Trust
Trust: to have trust or confidence in; rely or depend on. to believe.
I have always been a worrier. I’ve been certain I must take care of everything, handle the world’s problems on my own. This causes stress. Stress my body was never intended to manage. And my body manages it poorly. It is now to the point that it is having a very real, very negative, impact on my health.
This week I suddenly became, an otherwise healthy, 34 year old woman with high blood pressure.
Simply because I fail to trust.
Trust is my one word resolution this year. I need to trust. It’s the only way I’ll be able to let go of all the stuff I try to control or carry.
I’ve spent some time learning about trust. I was surprised to discover that an antonym of trust is disbelief. And I realize, deep within myself, in that place that only God and I know about, I have disbelief. This is my greatest sin.
Truly, truly, I say to you, whoever hears my word and believes him who sent me has eternal life. He does not come into judgment, but has passed from death to life. –John 5:24
Jesus said to her, “I am the resurrection and the life. Whoever believes in me, though he die, yet shall he live…” –John 11:25
“Truly, truly, I say to you, whoever believes in me will also do the works that I do; and greater works than these will he do, because I am going to the Father.” –John 14:12
Over and over again the Bible tells me to believe. Believing is at the very core of my salvation.

▶ Required task a
Condense the paragraph of the post on trust that begins "I have always been a worrier" into a shorter version that keeps its main facts.

▶ Material supplied

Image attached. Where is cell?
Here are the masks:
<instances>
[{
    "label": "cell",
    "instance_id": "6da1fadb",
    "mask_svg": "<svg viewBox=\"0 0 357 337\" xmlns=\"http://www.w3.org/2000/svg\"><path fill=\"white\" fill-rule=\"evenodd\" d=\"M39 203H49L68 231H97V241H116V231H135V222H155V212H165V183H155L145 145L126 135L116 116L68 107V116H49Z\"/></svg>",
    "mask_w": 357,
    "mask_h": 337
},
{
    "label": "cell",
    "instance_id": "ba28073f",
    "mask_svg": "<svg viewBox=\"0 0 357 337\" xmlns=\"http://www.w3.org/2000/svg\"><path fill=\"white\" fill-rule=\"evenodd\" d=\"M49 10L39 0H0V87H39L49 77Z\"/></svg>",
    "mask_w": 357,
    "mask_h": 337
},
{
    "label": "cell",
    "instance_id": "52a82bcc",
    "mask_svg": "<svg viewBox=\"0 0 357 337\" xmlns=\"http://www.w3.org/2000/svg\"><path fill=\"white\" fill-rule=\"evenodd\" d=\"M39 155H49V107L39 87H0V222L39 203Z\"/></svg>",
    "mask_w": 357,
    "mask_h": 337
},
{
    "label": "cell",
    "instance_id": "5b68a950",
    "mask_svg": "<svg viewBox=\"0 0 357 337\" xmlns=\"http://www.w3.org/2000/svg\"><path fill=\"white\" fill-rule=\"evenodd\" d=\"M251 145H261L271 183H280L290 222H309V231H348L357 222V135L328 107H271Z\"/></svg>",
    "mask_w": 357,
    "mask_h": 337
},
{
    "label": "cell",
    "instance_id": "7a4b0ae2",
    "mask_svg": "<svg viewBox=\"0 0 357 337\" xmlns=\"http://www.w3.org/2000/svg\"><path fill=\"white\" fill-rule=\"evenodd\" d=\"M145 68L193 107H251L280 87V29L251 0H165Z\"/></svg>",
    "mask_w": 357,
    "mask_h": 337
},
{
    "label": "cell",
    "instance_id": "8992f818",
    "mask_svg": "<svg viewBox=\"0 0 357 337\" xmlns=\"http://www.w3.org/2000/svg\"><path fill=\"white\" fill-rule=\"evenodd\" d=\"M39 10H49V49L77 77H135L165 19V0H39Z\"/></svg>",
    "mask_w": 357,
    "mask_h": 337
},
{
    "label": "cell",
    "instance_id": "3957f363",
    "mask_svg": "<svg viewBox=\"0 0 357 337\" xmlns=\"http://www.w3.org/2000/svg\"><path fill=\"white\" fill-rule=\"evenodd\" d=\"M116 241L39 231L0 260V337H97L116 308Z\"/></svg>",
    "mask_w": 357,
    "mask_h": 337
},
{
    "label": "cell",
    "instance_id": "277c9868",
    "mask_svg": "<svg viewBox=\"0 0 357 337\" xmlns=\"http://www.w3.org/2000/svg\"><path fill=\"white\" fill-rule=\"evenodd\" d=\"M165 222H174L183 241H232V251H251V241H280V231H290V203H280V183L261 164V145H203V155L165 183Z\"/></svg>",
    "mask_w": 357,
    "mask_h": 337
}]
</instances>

▶ Required task b
In the rows, take the stretch from their start through the line containing "145L126 135L116 116L68", swap "masks" for "outlines", and return only those lines.

▶ Correct answer a
I have always been a worrier, sure I must handle every problem alone. The stress this causes is something my body was never meant to manage and copes with poorly, and it now has a real, negative impact on my health.

▶ Correct answer b
Image attached. Where is cell?
Here are the outlines:
<instances>
[{
    "label": "cell",
    "instance_id": "6da1fadb",
    "mask_svg": "<svg viewBox=\"0 0 357 337\" xmlns=\"http://www.w3.org/2000/svg\"><path fill=\"white\" fill-rule=\"evenodd\" d=\"M39 203H49L68 231H97V241H116V231H135V222H155V212H165V183H155L145 145L126 135L116 116L68 107V116H49Z\"/></svg>",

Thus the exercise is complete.